Collection entries:

++++++++++

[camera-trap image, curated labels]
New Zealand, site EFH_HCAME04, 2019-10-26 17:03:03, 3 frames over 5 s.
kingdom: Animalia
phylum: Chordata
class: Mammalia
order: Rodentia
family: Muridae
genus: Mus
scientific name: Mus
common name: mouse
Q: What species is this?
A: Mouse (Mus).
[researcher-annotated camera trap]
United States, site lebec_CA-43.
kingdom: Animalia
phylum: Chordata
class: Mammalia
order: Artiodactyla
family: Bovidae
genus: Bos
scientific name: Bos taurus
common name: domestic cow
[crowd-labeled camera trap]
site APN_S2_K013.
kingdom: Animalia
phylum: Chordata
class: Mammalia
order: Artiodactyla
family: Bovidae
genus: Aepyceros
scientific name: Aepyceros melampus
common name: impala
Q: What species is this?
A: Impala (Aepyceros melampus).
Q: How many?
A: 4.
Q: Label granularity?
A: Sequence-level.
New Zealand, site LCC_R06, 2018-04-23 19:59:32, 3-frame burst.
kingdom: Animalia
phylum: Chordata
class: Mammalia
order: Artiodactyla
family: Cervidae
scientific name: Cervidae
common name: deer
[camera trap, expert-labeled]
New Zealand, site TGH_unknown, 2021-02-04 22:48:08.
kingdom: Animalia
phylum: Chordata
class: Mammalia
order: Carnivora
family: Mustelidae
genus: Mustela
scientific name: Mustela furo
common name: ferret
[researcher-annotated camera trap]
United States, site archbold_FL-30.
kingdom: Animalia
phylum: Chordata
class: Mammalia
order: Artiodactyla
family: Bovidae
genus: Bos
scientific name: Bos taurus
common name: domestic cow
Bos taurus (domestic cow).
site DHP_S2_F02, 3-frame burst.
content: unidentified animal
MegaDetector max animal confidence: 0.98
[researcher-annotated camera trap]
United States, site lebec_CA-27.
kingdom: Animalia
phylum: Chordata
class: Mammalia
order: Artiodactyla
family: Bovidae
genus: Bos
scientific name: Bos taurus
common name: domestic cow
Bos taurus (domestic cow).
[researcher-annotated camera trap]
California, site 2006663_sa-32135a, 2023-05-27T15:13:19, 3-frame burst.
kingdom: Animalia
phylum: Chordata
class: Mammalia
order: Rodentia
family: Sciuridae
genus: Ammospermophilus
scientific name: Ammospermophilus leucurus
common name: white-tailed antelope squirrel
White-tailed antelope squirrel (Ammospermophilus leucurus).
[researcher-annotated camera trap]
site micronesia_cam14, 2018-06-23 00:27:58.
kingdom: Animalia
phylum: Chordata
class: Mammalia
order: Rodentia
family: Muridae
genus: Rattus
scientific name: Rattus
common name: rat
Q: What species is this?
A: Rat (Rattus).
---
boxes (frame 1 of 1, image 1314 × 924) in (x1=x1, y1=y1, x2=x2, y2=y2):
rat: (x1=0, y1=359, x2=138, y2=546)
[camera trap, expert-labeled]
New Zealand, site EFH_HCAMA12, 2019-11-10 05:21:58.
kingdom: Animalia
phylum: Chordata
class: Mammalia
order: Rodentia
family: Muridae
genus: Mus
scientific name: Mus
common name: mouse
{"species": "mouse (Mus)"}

++++++++++

* _WHAT THE EXERCISE ASKS_
Transcribe the data above so that every line matches exactly.

* _REPLY_
[camera-trap image, curated labels]
New Zealand, site EFH_HCAME04, 2019-10-26 17:03:03, 3 frames over 5 s.
kingdom: Animalia
phylum: Chordata
class: Mammalia
order: Rodentia
family: Muridae
genus: Mus
scientific name: Mus
common name: mouse
Q: What species is this?
A: Mouse (Mus).
[researcher-annotated camera trap]
United States, site lebec_CA-43.
kingdom: Animalia
phylum: Chordata
class: Mammalia
order: Artiodactyla
family: Bovidae
genus: Bos
scientific name: Bos taurus
common name: domestic cow
[crowd-labeled camera trap]
site APN_S2_K013.
kingdom: Animalia
phylum: Chordata
class: Mammalia
order: Artiodactyla
family: Bovidae
genus: Aepyceros
scientific name: Aepyceros melampus
common name: impala
Q: What species is this?
A: Impala (Aepyceros melampus).
Q: How many?
A: 4.
Q: Label granularity?
A: Sequence-level.
New Zealand, site LCC_R06, 2018-04-23 19:59:32, 3-frame burst.
kingdom: Animalia
phylum: Chordata
class: Mammalia
order: Artiodactyla
family: Cervidae
scientific name: Cervidae
common name: deer
[camera trap, expert-labeled]
New Zealand, site TGH_unknown, 2021-02-04 22:48:08.
kingdom: Animalia
phylum: Chordata
class: Mammalia
order: Carnivora
family: Mustelidae
genus: Mustela
scientific name: Mustela furo
common name: ferret
[researcher-annotated camera trap]
United States, site archbold_FL-30.
kingdom: Animalia
phylum: Chordata
class: Mammalia
order: Artiodactyla
family: Bovidae
genus: Bos
scientific name: Bos taurus
common name: domestic cow
Bos taurus (domestic cow).
site DHP_S2_F02, 3-frame burst.
content: unidentified animal
MegaDetector max animal confidence: 0.98
[researcher-annotated camera trap]
United States, site lebec_CA-27.
kingdom: Animalia
phylum: Chordata
class: Mammalia
order: Artiodactyla
family: Bovidae
genus: Bos
scientific name: Bos taurus
common name: domestic cow
Bos taurus (domestic cow).
[researcher-annotated camera trap]
California, site 2006663_sa-32135a, 2023-05-27T15:13:19, 3-frame burst.
kingdom: Animalia
phylum: Chordata
class: Mammalia
order: Rodentia
family: Sciuridae
genus: Ammospermophilus
scientific name: Ammospermophilus leucurus
common name: white-tailed antelope squirrel
White-tailed antelope squirrel (Ammospermophilus leucurus).
[researcher-annotated camera trap]
site micronesia_cam14, 2018-06-23 00:27:58.
kingdom: Animalia
phylum: Chordata
class: Mammalia
order: Rodentia
family: Muridae
genus: Rattus
scientific name: Rattus
common name: rat
Q: What species is this?
A: Rat (Rattus).
---
boxes (frame 1 of 1, image 1314 × 924) in (x1=x1, y1=y1, x2=x2, y2=y2):
rat: (x1=0, y1=359, x2=138, y2=546)
[camera trap, expert-labeled]
New Zealand, site EFH_HCAMA12, 2019-11-10 05:21:58.
kingdom: Animalia
phylum: Chordata
class: Mammalia
order: Rodentia
family: Muridae
genus: Mus
scientific name: Mus
common name: mouse
{"species": "mouse (Mus)"}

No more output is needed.